Keeping mobile can ward off risky health problems

BARRY’S BAY – Keeping active, especially as seniors, is the single best prescription that can be prescribed.

That’s the word from Kathy Blomquist, a registered nurse and care coordinator with the Barry’s Bay and Area Senior Citizens Home Support Services Assisted Living Program.

She was at St. Francis Memorial Hospital on March 23 administering a Tiered Exercise Program to personal support workers (PSW) and housekeepers with the agency.

The program classifies clients into one of three tiers; level one is for people who spend more time sedentary. Those in the second tier move around a bit more, but need some help with strength and balance. Seniors that fall into the third tier are active “in a low mobility kind of way,” Blomquist said.

“We work with frail seniors in their home,” she added. “The predominate piece that is going to keep them home is their level of functional mobility. The only way to maintain functional mobility is to move.”

▶ **WORK REQUEST 1**
Answer these questions from the article on senior mobility:
(a) What two roles does Kathy Blomquist hold?
(b) On what date was she at St. Francis Memorial Hospital?
(c) Which tier of the program is for people who spend more time sedentary?
▶ **WORK REQUEST 2**
Carry on the article about keeping seniors mobile, starting right after its final sentence.

▶ **GIVEN INFORMATION**
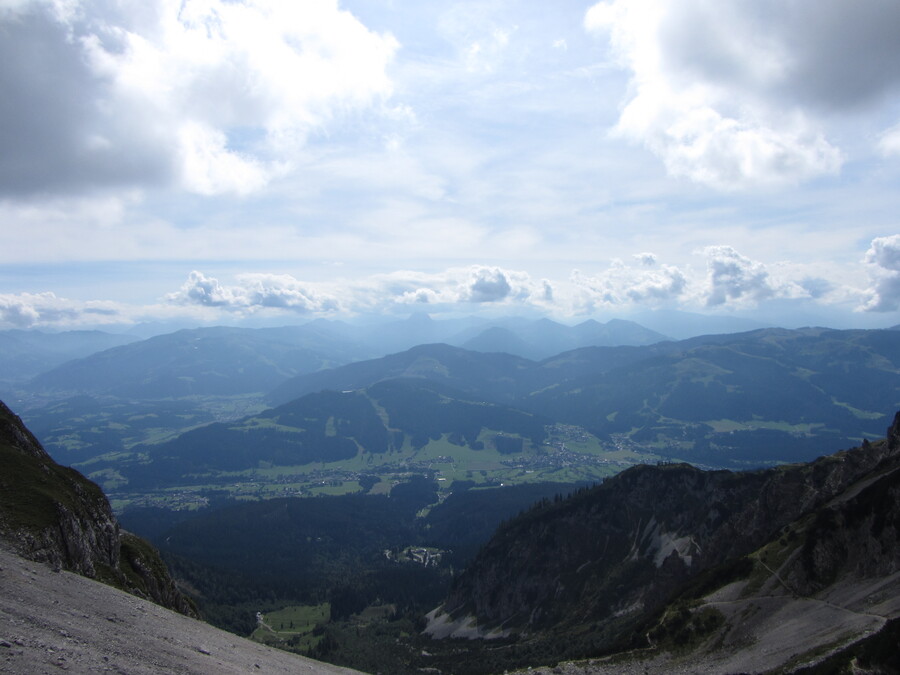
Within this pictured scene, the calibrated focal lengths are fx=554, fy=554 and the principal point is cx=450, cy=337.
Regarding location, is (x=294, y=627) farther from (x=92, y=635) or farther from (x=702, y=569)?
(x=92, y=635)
--
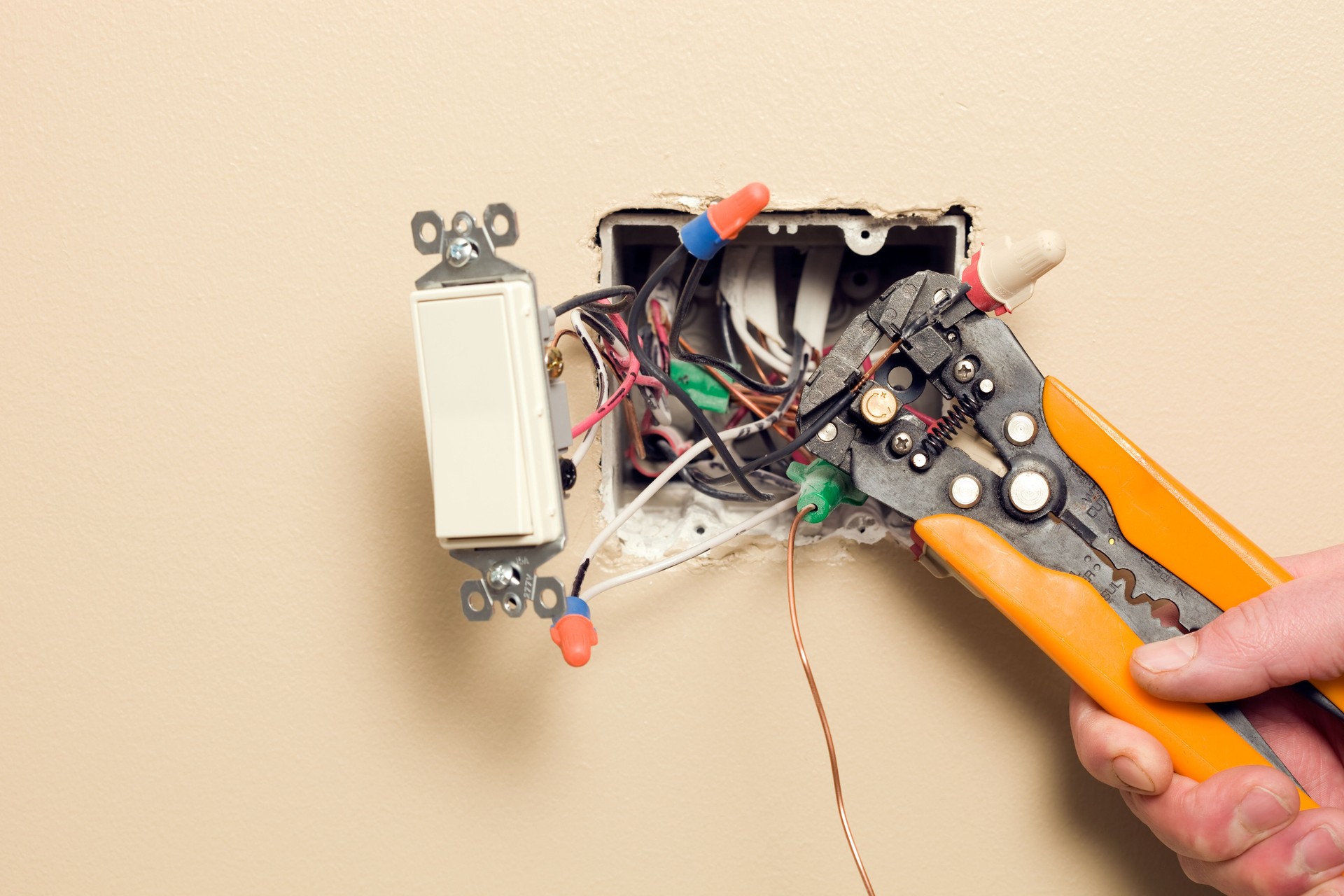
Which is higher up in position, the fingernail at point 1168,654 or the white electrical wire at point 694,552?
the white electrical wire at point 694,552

▶ **YOUR RESPONSE 1**
(a) She is a registered nurse and a care coordinator.
(b) March 23.
(c) Level one.

▶ **YOUR RESPONSE 2**
Ten different exercises are “prescribed” depending on which tier a client falls into.

“My job with home support as a coordinator is to work with our PSWs and our clients,” Blomquist explained. “We are using the tiers to address exercise in the home.”

She spent most of the morning that day speaking to participants about why exercise matters and how to boost a client’s confidence in tackling some of the exercises.

“Sedentary behaviour is the risk,” she said. “Not moving is hugely risky. People think that when they are hurt or they are in pain, that they shouldn’t exercise.”

It’s an inside-out way of thinking, she added.